__Problem details__: Reprint every line of the data, keeping each character intact.

*** Block opens ***

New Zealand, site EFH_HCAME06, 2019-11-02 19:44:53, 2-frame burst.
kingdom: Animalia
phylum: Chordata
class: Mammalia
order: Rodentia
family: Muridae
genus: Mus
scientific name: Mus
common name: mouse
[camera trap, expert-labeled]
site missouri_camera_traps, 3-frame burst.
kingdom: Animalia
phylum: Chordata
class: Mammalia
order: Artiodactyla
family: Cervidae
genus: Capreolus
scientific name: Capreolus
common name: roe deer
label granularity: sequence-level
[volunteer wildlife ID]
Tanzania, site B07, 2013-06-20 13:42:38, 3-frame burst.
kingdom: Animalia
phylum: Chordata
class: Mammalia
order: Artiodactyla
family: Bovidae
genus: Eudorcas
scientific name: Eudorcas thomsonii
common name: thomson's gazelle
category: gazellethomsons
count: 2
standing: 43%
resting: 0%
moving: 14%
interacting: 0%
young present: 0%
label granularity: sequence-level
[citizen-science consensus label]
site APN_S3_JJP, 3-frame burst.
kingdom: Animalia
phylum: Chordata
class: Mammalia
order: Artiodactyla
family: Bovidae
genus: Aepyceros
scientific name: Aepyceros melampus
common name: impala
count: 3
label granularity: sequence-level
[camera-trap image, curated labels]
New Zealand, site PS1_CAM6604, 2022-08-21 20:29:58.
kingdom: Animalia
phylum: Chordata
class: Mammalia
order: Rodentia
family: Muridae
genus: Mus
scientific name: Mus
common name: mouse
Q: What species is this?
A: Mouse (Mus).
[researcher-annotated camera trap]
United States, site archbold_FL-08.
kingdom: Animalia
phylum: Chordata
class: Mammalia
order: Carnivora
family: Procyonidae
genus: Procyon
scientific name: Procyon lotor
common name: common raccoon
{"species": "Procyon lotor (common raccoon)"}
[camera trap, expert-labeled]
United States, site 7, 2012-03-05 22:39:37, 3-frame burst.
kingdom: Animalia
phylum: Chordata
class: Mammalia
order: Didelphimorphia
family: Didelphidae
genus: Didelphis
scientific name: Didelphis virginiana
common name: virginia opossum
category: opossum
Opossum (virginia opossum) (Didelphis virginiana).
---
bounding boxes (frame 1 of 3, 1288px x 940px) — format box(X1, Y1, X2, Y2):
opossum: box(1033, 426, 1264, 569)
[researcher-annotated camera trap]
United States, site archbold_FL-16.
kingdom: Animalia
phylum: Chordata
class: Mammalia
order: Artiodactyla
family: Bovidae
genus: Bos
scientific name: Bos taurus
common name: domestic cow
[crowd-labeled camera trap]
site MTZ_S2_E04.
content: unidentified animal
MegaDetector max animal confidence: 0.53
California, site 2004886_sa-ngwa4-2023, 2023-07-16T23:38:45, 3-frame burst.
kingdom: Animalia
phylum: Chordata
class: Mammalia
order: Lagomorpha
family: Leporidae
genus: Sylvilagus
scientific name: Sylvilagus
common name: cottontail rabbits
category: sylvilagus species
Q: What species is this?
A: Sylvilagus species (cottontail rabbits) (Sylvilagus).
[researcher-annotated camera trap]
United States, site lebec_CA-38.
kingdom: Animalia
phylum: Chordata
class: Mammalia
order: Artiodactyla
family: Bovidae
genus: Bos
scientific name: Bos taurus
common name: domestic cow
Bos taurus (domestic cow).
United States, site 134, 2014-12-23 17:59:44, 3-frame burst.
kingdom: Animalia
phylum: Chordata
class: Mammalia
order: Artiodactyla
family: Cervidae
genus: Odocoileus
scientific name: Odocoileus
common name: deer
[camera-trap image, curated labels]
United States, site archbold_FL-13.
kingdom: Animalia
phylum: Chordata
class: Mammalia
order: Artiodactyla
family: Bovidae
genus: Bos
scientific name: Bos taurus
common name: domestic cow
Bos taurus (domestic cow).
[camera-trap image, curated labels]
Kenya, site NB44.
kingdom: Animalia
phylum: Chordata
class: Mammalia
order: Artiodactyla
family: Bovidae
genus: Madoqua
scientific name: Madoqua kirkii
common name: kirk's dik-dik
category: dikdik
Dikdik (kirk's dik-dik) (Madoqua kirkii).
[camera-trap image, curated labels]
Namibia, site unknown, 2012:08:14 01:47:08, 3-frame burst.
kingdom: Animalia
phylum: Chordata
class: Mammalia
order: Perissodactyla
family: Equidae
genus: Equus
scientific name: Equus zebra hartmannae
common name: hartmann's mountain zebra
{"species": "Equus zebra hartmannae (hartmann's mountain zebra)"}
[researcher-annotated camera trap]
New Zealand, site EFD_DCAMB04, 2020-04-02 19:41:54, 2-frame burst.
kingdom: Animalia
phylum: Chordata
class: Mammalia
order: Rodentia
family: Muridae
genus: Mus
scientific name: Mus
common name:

*** Block closes ***

__Exercise result__:
New Zealand, site EFH_HCAME06, 2019-11-02 19:44:53, 2-frame burst.
kingdom: Animalia
phylum: Chordata
class: Mammalia
order: Rodentia
family: Muridae
genus: Mus
scientific name: Mus
common name: mouse
[camera trap, expert-labeled]
site missouri_camera_traps, 3-frame burst.
kingdom: Animalia
phylum: Chordata
class: Mammalia
order: Artiodactyla
family: Cervidae
genus: Capreolus
scientific name: Capreolus
common name: roe deer
label granularity: sequence-level
[volunteer wildlife ID]
Tanzania, site B07, 2013-06-20 13:42:38, 3-frame burst.
kingdom: Animalia
phylum: Chordata
class: Mammalia
order: Artiodactyla
family: Bovidae
genus: Eudorcas
scientific name: Eudorcas thomsonii
common name: thomson's gazelle
category: gazellethomsons
count: 2
standing: 43%
resting: 0%
moving: 14%
interacting: 0%
young present: 0%
label granularity: sequence-level
[citizen-science consensus label]
site APN_S3_JJP, 3-frame burst.
kingdom: Animalia
phylum: Chordata
class: Mammalia
order: Artiodactyla
family: Bovidae
genus: Aepyceros
scientific name: Aepyceros melampus
common name: impala
count: 3
label granularity: sequence-level
[camera-trap image, curated labels]
New Zealand, site PS1_CAM6604, 2022-08-21 20:29:58.
kingdom: Animalia
phylum: Chordata
class: Mammalia
order: Rodentia
family: Muridae
genus: Mus
scientific name: Mus
common name: mouse
Q: What species is this?
A: Mouse (Mus).
[researcher-annotated camera trap]
United States, site archbold_FL-08.
kingdom: Animalia
phylum: Chordata
class: Mammalia
order: Carnivora
family: Procyonidae
genus: Procyon
scientific name: Procyon lotor
common name: common raccoon
{"species": "Procyon lotor (common raccoon)"}
[camera trap, expert-labeled]
United States, site 7, 2012-03-05 22:39:37, 3-frame burst.
kingdom: Animalia
phylum: Chordata
class: Mammalia
order: Didelphimorphia
family: Didelphidae
genus: Didelphis
scientific name: Didelphis virginiana
common name: virginia opossum
category: opossum
Opossum (virginia opossum) (Didelphis virginiana).
---
bounding boxes (frame 1 of 3, 1288px x 940px) — format box(X1, Y1, X2, Y2):
opossum: box(1033, 426, 1264, 569)
[researcher-annotated camera trap]
United States, site archbold_FL-16.
kingdom: Animalia
phylum: Chordata
class: Mammalia
order: Artiodactyla
family: Bovidae
genus: Bos
scientific name: Bos taurus
common name: domestic cow
[crowd-labeled camera trap]
site MTZ_S2_E04.
content: unidentified animal
MegaDetector max animal confidence: 0.53
California, site 2004886_sa-ngwa4-2023, 2023-07-16T23:38:45, 3-frame burst.
kingdom: Animalia
phylum: Chordata
class: Mammalia
order: Lagomorpha
family: Leporidae
genus: Sylvilagus
scientific name: Sylvilagus
common name: cottontail rabbits
category: sylvilagus species
Q: What species is this?
A: Sylvilagus species (cottontail rabbits) (Sylvilagus).
[researcher-annotated camera trap]
United States, site lebec_CA-38.
kingdom: Animalia
phylum: Chordata
class: Mammalia
order: Artiodactyla
family: Bovidae
genus: Bos
scientific name: Bos taurus
common name: domestic cow
Bos taurus (domestic cow).
United States, site 134, 2014-12-23 17:59:44, 3-frame burst.
kingdom: Animalia
phylum: Chordata
class: Mammalia
order: Artiodactyla
family: Cervidae
genus: Odocoileus
scientific name: Odocoileus
common name: deer
[camera-trap image, curated labels]
United States, site archbold_FL-13.
kingdom: Animalia
phylum: Chordata
class: Mammalia
order: Artiodactyla
family: Bovidae
genus: Bos
scientific name: Bos taurus
common name: domestic cow
Bos taurus (domestic cow).
[camera-trap image, curated labels]
Kenya, site NB44.
kingdom: Animalia
phylum: Chordata
class: Mammalia
order: Artiodactyla
family: Bovidae
genus: Madoqua
scientific name: Madoqua kirkii
common name: kirk's dik-dik
category: dikdik
Dikdik (kirk's dik-dik) (Madoqua kirkii).
[camera-trap image, curated labels]
Namibia, site unknown, 2012:08:14 01:47:08, 3-frame burst.
kingdom: Animalia
phylum: Chordata
class: Mammalia
order: Perissodactyla
family: Equidae
genus: Equus
scientific name: Equus zebra hartmannae
common name: hartmann's mountain zebra
{"species": "Equus zebra hartmannae (hartmann's mountain zebra)"}
[researcher-annotated camera trap]
New Zealand, site EFD_DCAMB04, 2020-04-02 19:41:54, 2-frame burst.
kingdom: Animalia
phylum: Chordata
class: Mammalia
order: Rodentia
family: Muridae
genus: Mus
scientific name: Mus
common name:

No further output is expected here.